In a previous blog entry, see here, we discussed how survival analysis methods could be used to determine the profitability of P2P loans.  The “trick” highlighted in that previous post was to focus on the profit/loss of a loan – which in fact is what you actually care about – rather than when and if a loan defaults.  In doing so we showed that even loans that default are profitable if interest rates are high enough and the period of loan short enough.

Given that basic survival analysis methods shed light on betting strategies that could be profitable, are there more aggressive approaches that exist in the healthcare community that the financial world could take advantage of? The answer to that question is yes and it lies in using crowdsourcing as we shall now discuss.
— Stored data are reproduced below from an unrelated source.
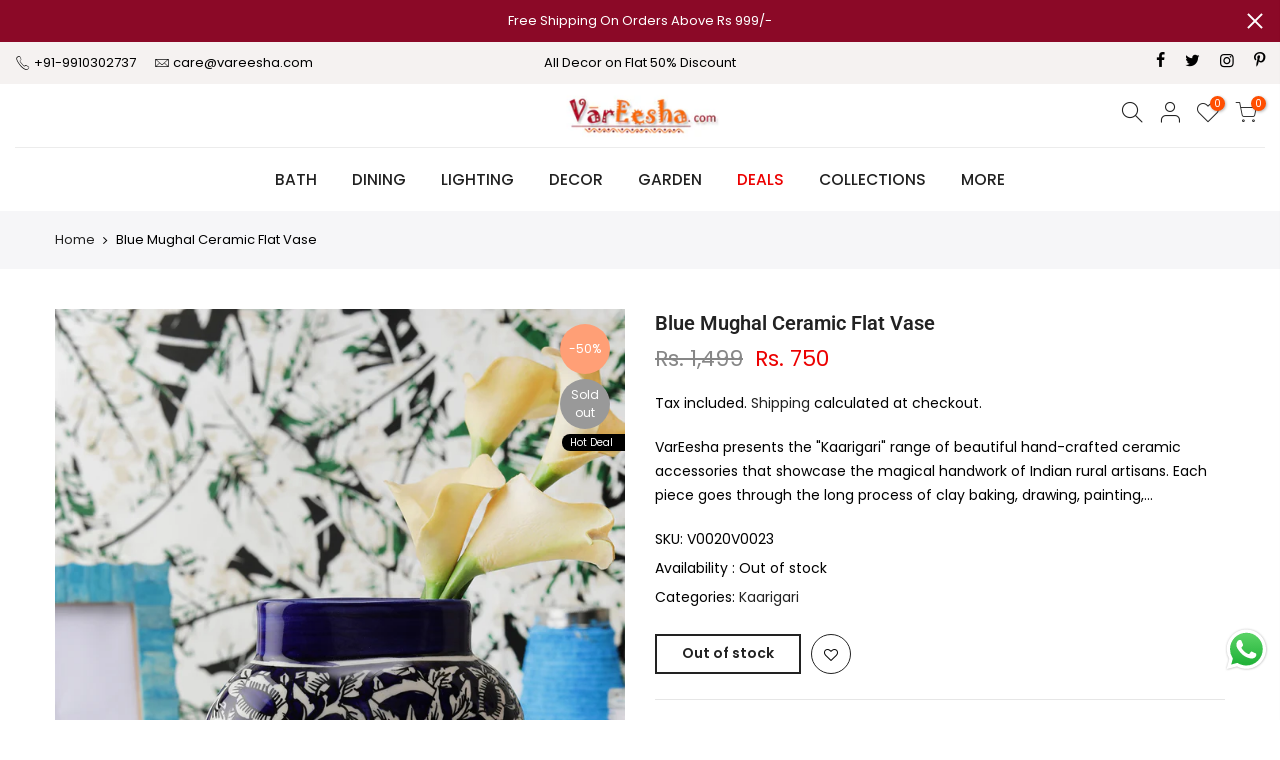

--- FILE ---
content_type: text/html; charset=utf-8
request_url: https://vareesha.com/products/blue-mughal-ceramic-flat-vase/?view=js_ppr
body_size: -370
content:
<script type="application/json" id="ModelJson-_ppr">[]</script><script type="application/json" id="NTsettingspr__ppr">{ "related_id":false, "recently_viewed":false, "ProductID":5740429738137, "PrHandle":"blue-mughal-ceramic-flat-vase", "cat_handle":null, "scrolltop":null,"ThreeSixty":false,"hashtag":"none", "access_token":"none", "username":"none"}</script>


--- FILE ---
content_type: text/css
request_url: https://vareesha.com/cdn/shop/t/8/assets/custom.scss?v=142346274912126808201676456993
body_size: -512
content:
/*-----------------------------------------------------------------------------// Custom Theme CSS/-----------------------------------------------------------------------------*//*---------------- Global Custom CSS -------------------*/.merox_nt_label {padding: 0 8px;height: auto !important;width: max-content !important;border-radius: unset !important;margin-left: auto;font-size: 12px;}.label_style_rounded .nt_label {border-radius: 50%;line-height: 1.5;margin-left: auto;} /*---------------- Custom CSS for only desktop -------------------*/@media (min-width: 1025px) {.label_style_rounded .nt_label {font-size: 12px;}}/*---------------- Custom CSS for tablet, mobile -------------------*/@media (max-width: 1024px) {}/*---------------- Custom CSS for only tablet -------------------*/@media (min-width: 768px) and (max-width: 1024px) {}/*---------------- Custom CSS for only mobile -------------------*/@media (max-width: 767px){.label_style_rounded .nt_label {/* font-size: 7px; */}}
Over recent years there has been an increase in prediction competitions in the healthcare sector.  One set of organisers have aptly named these competitions as DREAM challenges, follow this link to their website. Compared to other prediction competition websites such as Kaggle here, the winning algorithms are made publicly available through the website and also published.

A recurring theme of these competitions, that simply moves from one disease area to the next, is survival. The most recent of these involved predicting the survival of prostate cancer patients who were given a certain therapy, results were published here.  Unfortunately the paper is behind a paywall but the algorithm is downloadable from the DREAM challenge website.

The winning algorithm was basically an ensemble of Cox proportional hazards regression models, we briefly explained what these are in our previous blog entry.  Those of you reading this blog who have a technical background will be thinking that doesn’t sound like an overly complicated modelling approach.  In fact it isn’t – what was sophisticated was how the winning entry partitioned the data for explorative analyses and model building.  The strategy appeared to be more important than the development of a new method.  This observation resonates with the last blog entry on Big data versus big theory.

So what does all this have to do with the financial sector? Well competitions like the one described above can quite easily be applied to financial problems, as we blogged about previously, where survival analyses are currently being applied for example to P2P loan profitability. So the healthcare prediction arena is in fact a great place to search for the latest approaches for financial betting strategies.